- [TEXTO DE LEITURA]

Diz-nos o bom senso que toda proposta de conhecer um
objeto qualquer em detalhes deve ser precedida de investigação conceitual. Tal
investigação, neste caso, distanciada do preciosismo, volta-se, a princípio,
para a etimologia, sempre no interesse de desvelar e, por conseguinte,
apreender o objeto mesmo. O verbete “fato” tem origem no termo latino facto,
e pode ter como significado: coisa ou ação feita, um acontecimento, um feito,
aquilo que realmente existe, o real.
No entanto, até porque vivemos em outro Zeitgeist,
deparamo-nos com a óbvia dificuldade em vincular o fato ao real ou a uma
existência real. Para evitar perguntas do tipo: o que é real ou o que é
existência real e nos perdermos numa estéril discussão filosófica, resumiremos
que o real ou a existência real de um fato está vinculado à sua comprovação.

- [INSTRUÇÕES DE TRABALHO]
1. No texto sobre o conceito de fato, de qual termo latino se origina o verbete “fato”?
2. Prossiga o texto sobre o conceito de fato logo após a última frase apresentada.
O material que aparece depois deste texto não tem papel algum no trabalho.

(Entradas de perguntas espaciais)

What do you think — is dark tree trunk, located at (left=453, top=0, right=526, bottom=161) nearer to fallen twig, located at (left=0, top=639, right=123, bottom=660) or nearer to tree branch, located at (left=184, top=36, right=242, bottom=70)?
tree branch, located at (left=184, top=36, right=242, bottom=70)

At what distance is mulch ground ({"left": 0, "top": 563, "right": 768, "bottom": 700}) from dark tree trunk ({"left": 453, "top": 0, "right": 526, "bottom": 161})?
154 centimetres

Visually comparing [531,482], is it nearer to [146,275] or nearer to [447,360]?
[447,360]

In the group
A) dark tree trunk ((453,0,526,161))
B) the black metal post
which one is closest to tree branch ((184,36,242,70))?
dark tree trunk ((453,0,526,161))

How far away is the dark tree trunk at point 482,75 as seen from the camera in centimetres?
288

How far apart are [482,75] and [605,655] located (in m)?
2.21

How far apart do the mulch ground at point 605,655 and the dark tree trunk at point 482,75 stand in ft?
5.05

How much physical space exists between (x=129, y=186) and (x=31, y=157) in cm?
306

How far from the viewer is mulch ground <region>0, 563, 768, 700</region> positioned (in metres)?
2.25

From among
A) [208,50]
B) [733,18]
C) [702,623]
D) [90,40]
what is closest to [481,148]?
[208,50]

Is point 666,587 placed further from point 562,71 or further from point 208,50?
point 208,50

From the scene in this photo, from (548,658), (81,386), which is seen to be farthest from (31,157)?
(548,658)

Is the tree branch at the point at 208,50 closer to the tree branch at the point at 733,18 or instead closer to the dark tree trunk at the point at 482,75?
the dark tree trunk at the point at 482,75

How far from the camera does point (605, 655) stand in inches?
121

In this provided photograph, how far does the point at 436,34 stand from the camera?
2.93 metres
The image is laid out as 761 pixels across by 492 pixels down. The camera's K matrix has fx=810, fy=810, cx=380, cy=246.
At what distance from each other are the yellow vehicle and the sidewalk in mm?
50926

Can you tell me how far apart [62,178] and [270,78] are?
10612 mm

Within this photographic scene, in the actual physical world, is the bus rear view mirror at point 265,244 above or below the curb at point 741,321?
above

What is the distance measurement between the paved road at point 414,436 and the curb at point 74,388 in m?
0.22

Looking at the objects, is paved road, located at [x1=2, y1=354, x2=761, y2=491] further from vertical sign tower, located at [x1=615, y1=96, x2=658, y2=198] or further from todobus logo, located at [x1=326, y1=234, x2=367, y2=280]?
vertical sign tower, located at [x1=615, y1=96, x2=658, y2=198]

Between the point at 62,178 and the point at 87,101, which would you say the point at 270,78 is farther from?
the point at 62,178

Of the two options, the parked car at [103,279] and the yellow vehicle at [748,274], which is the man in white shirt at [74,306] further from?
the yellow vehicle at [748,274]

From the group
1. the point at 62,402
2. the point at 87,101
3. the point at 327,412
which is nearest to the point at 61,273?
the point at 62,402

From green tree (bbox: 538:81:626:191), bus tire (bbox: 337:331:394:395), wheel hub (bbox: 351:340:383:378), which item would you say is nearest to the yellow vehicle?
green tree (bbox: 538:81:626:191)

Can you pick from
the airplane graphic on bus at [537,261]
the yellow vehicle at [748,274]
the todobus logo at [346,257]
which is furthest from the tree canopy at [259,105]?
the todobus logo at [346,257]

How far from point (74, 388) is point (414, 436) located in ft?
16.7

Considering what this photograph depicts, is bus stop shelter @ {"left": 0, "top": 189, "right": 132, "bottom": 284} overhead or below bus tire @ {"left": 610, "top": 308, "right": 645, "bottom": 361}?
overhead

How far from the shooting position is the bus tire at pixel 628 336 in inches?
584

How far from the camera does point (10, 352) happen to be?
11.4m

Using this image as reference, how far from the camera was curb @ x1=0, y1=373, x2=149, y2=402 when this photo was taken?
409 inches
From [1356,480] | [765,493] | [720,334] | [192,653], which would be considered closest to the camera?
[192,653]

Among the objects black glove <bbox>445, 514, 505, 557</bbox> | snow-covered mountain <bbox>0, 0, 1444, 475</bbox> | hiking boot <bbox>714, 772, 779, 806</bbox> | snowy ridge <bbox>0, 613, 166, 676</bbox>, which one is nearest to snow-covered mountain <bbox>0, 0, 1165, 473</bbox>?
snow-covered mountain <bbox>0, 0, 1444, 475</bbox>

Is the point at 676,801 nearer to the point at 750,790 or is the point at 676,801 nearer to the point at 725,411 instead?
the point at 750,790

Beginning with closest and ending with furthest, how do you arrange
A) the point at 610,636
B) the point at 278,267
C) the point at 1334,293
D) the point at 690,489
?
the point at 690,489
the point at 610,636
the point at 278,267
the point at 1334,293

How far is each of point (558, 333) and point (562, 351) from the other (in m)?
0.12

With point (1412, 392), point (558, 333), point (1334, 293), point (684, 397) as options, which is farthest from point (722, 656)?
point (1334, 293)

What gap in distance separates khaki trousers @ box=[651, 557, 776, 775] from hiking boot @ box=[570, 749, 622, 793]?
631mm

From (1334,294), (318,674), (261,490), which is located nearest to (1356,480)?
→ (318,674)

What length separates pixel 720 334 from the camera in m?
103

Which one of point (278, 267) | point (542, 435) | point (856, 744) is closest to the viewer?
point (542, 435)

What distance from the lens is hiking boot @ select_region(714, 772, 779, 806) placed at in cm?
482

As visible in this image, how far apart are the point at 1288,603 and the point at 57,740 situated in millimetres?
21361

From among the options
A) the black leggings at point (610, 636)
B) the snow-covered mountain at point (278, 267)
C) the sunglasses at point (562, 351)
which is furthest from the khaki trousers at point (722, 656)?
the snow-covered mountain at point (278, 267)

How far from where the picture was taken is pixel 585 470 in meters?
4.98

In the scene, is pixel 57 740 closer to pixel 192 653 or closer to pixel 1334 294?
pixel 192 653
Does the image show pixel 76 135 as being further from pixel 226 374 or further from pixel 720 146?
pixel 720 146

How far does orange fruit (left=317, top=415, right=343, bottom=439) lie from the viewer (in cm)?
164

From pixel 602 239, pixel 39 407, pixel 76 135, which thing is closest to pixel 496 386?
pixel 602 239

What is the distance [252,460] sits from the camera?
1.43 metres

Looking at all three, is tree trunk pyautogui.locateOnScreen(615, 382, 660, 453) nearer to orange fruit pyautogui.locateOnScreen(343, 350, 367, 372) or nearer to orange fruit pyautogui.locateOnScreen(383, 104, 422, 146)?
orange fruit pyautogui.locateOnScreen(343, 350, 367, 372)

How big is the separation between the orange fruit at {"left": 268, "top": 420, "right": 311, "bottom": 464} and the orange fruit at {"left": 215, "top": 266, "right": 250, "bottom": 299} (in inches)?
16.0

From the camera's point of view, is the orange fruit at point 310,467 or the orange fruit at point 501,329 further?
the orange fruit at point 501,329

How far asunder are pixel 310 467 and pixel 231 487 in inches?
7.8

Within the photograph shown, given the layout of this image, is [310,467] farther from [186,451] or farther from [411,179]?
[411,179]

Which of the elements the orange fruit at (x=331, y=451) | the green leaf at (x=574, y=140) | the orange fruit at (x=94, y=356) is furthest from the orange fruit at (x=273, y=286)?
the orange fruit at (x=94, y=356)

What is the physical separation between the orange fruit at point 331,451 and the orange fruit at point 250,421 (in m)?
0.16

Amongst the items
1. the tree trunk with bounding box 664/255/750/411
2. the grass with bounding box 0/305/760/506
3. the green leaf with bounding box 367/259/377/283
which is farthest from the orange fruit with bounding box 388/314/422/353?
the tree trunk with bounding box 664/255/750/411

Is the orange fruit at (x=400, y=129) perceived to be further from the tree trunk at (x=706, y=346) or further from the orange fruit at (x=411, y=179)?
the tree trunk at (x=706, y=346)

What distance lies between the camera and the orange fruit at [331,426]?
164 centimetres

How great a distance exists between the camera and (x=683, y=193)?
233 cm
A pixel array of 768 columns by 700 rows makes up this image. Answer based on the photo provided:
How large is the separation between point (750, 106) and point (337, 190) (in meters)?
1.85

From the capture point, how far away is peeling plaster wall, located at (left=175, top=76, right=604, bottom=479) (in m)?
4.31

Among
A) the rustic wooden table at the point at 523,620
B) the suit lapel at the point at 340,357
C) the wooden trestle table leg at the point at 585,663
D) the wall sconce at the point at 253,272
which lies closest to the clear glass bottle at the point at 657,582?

- [RESPOSTAS FINAIS]
1. Do termo latino facto.

2.
Por outro lado, acontecimentos, feitos ou ações parecem refletir costumes,
tradições, sentimentos, algo que se vincula diretamente às criações históricas
de determinado povo. É o que chamamos de fato social. E qualquer sociedade,
destarte, não poderá mostrar-se alheia a seus fatos sociais. Contudo,
ocupemo-nos, nesta oportunidade, do fato enquanto ação, acontecimento, um
feito. Isso nos remete ao fato como fenômeno. A palavra fenômeno, originário do
termo grego phainómenon, significa o que aparece, o que é passível de
observação, descrição ou explicação; aquilo que estimula nossos sentidos e
manifesta-se à consciência cognitiva.
Não obstante, seria sobremodo ingênuo afirmar que ao
observar um fenômeno, - o que aparece - na tentativa de descrevê-lo e
explicá-lo o fazemos despidos de crenças, valores, interesses, ideologias, etc.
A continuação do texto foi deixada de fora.